Marlyse Pietri reçoit le prix de la Fondation Brandenberger pour son inestimable contribution en faveur de la littérature romande.
Ci-dessous, l’interview avec Pascale Zimmermann parue dans 24 Heures le 31 août 2017.
Rien ne lui échappe. Installée à la terrasse d’un café en bas de chez elle, à Champel, Marlyse Pietri scrute son interlocutrice comme elle examine un texte, crayon à la main: avec curiosité, acuité et une profonde bienveillance. Le monde d’aujourd’hui intéresse cette femme de 77 ans qui travaille encore à ce qu’elle aime le plus: éditer des textes. Inlassablement, depuis près d’un demi-siècle, la fondatrice des Editions Zoé lit, corrige, élague, oriente et ajuste les pages d’un manuscrit que lui a confié son auteur. Depuis 2011, elle a remis les clés de la maison carougeoise à Caroline Coutau mais poursuit sa tâche de passeuse de la littérature. Le 11 novembre, Marlyse Pietri recevra le prix de la Fondation Dr. J. E. Brandenberger. Entretien.
– La Fondation Brandenberger salue aujourd’hui votre «engagement éditorial indéfectible, qui a permis de faire connaître la littérature suisse par-delà les langues et les pays». Vous reconnaissez-vous dans la formulation de cet hommage?
– C’est exactement ça: faire rayonner les auteurs suisses à l’étranger, sur le marché français, grâce aux accords de diffusion que j’ai signés de haute lutte en 1992 avec Harmonia Mundi. Et rapprocher les différentes régions linguistiques en faisant traduire et en éditant des écrivains alémaniques en Suisse romande.
– Cette reconnaissance sait-elle vous émouvoir?
– Elle me fait plaisir. D’autant plus qu’elle vient de l’extérieur, hors de mon canton et hors de mon milieu professionnel. C’est surprenant. Je me réjouis beaucoup de rencontrer, en novembre, les membres du jury qui proviennent d’horizons variés. Le président, Carlo Schmid-Sutter, est un politicien PDC appenzellois qui préside le Conseil des Etats. J’ai été très touchée qu’il se déplace en personne ici pour m’annoncer que j’étais la lauréate 2017. C’est bon pour Genève, d’être visible depuis Zurich!
– Le prix est de 200’000 francs. Une grosse somme. Qu’allez-vous faire de cet argent?

▸ **Liste des données**:
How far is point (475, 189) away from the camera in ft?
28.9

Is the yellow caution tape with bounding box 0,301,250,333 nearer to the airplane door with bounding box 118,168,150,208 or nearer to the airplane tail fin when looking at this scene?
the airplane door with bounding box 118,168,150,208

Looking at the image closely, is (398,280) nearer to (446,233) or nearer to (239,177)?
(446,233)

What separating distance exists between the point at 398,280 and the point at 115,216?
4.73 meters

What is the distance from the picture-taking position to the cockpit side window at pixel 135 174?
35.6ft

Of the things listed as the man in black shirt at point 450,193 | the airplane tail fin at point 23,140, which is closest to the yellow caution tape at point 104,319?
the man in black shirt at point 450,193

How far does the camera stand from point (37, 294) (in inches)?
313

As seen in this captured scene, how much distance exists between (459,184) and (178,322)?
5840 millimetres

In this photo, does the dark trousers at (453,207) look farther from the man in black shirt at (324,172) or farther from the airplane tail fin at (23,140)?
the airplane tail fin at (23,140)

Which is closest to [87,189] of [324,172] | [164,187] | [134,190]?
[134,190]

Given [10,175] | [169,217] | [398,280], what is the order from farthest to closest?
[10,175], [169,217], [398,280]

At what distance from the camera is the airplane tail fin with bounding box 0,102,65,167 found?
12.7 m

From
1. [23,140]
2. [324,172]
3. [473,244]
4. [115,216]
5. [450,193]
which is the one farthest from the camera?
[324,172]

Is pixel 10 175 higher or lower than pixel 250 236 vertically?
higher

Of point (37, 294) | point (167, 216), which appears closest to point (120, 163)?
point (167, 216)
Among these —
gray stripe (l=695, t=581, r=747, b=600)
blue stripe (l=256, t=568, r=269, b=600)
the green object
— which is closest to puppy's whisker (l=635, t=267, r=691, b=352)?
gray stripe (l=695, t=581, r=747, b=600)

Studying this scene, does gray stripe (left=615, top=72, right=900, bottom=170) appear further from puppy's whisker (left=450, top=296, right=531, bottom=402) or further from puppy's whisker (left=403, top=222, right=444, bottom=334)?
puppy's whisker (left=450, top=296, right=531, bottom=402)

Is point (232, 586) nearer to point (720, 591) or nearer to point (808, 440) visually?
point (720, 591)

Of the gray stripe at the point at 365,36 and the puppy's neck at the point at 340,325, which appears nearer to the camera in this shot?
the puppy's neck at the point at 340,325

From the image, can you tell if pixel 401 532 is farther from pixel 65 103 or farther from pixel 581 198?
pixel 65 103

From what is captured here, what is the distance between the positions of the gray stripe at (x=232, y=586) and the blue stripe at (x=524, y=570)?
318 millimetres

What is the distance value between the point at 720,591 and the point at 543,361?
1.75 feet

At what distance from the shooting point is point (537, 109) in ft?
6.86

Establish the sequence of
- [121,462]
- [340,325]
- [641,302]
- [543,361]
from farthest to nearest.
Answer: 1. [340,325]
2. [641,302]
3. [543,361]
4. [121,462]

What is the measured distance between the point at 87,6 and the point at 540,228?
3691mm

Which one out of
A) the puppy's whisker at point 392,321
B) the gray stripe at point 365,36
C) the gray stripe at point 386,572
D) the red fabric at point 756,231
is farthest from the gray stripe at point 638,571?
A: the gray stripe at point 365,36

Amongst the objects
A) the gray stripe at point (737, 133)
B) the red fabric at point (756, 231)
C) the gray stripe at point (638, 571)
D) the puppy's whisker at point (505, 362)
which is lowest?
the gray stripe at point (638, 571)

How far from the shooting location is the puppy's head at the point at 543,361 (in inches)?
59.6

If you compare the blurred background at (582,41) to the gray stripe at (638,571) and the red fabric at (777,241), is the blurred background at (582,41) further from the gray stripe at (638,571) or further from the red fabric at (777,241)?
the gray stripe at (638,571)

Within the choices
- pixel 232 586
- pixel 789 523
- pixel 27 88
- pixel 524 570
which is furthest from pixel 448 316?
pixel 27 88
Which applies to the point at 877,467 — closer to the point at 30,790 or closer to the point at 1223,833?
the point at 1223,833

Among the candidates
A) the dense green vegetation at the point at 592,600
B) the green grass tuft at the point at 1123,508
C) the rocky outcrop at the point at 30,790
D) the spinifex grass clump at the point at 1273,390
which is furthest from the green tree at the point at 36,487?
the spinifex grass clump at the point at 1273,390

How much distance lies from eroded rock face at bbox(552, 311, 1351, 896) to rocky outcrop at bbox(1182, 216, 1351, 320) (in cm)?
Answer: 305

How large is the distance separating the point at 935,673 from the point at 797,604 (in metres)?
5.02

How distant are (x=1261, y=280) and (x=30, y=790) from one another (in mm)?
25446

▸ **Objectif de la tâche**: Poursuivez l'entretien avec Marlyse Pietri à partir de la question sur les 200'000 francs du prix. Les lignes constituent un matériau indépendant du texte sélectionné.

▸ **Résultat obtenu**:
– J’ai décidé d’en donner la moitié à un auteur que j’aime profondément, Matthias Zschokke. C’est un grand écrivain, son talent est indiscutable. Et je sais que cela lui sera profitable car à 62 ans, et malgré le Prix Femina étranger qu’il a remporté pour «Maurice à la poule» en 2009, il lui est difficile de vivre de sa plume. C’est l’écrivain autrichien Peter Handke qui m’a donné l’idée de partager ma récompense: il a offert la moitié de son prix Franz Kafka en 1979 à Gerhard Meier, que j’ai publié. Pour ce qui est du reste de la somme, j’ai différents petits projets en tête, mais rien n’est arrêté.
– D’autres Genevois ont-ils été distingués par la Fondatien Brandenberger?
– Eh bien! figurez-vous que oui. Et c’est très amusant: mon ami Alfred Berchtold – le père de Jacques, qui dirige actuellement la Fondation Bodmer – a reçu ce prix en 1992… et j’ai édité son Guillaume Tell. Résistant et citoyen du monde en 2004. C’est quelqu’un pour qui j’ai un respect gigantesque. Dès que j’ai su, je l’ai appelé, il est ravi pour moi, et nous nous voyons prochainement pour qu’il m’apprenne tout sur cette Fondation Brandenberger, inconnue à Genève. Cornelio Sommaruga, l’ancien président du CICR, a également reçu ce prix, en 2003.
– De quoi êtes-vous la plus fière dans votre carrière d’éditrice?
– D’avoir réussi, en 1992, la diffusion de notre catalogue en France. Sans cela, j’aurais arrêté le métier. Cela faisait dix-sept ans que j’éditais des ouvrages à Genève (ndlr: Marlyse Pietri a créé les Editions Zoé en 1975). Le marché romand est un espace petit et clos, je m’y sentais à l’étroit, je tournais en rond. Le marché français était exigeant, il fallait se surpasser, et il m’a ouvert tout un monde de contacts fabuleux autour de la littérature; j’ai adoré parcourir la France pour aller discuter avec les libraires. Cela a satisfait ma curiosité, mon besoin d’ouverture et j’ai obtenu de solides résultats au niveau des ventes. Sans diffusion en France, je n’aurais jamais obtenu de publier certains «écrivains d’ailleurs», la plupart de langue anglaise, par exemple. Je n’aurais pas non plus édité Nicolas Bouvier, mon autre sujet de grande satisfaction. Même si je n’ai pas été son éditrice principale pour ses ouvrages les plus connus – L’Usage du monde ou Le Poisson-scorpion – j’ai publié sa poésie, ainsi que sa correspondance avec Thierry Vernet. Ce sont des écrits qui m’ont portée.
– Existe-t-il à proprement parler une littérature suisse, comme le laisse entendre l’intitulé du prix que vous allez recevoir?
– (Rires) Je crois qu’il s’agit tout simplement d’une imprécision de traduction. Il n’y a pas une, mais des littératures suisses. Et par-dessus tout, il y a des auteurs suisses.
– Vous avez vendu les Editions Zoé à Caroline Coutau en 2011. Vous aviez alors cette formule magnifique: «Au soir de ma vie d’éditrice, je suis ravie d’avoir une fille élective dans la maison professionnelle.» Zoé est-elle toujours pour vous en de bonnes mains?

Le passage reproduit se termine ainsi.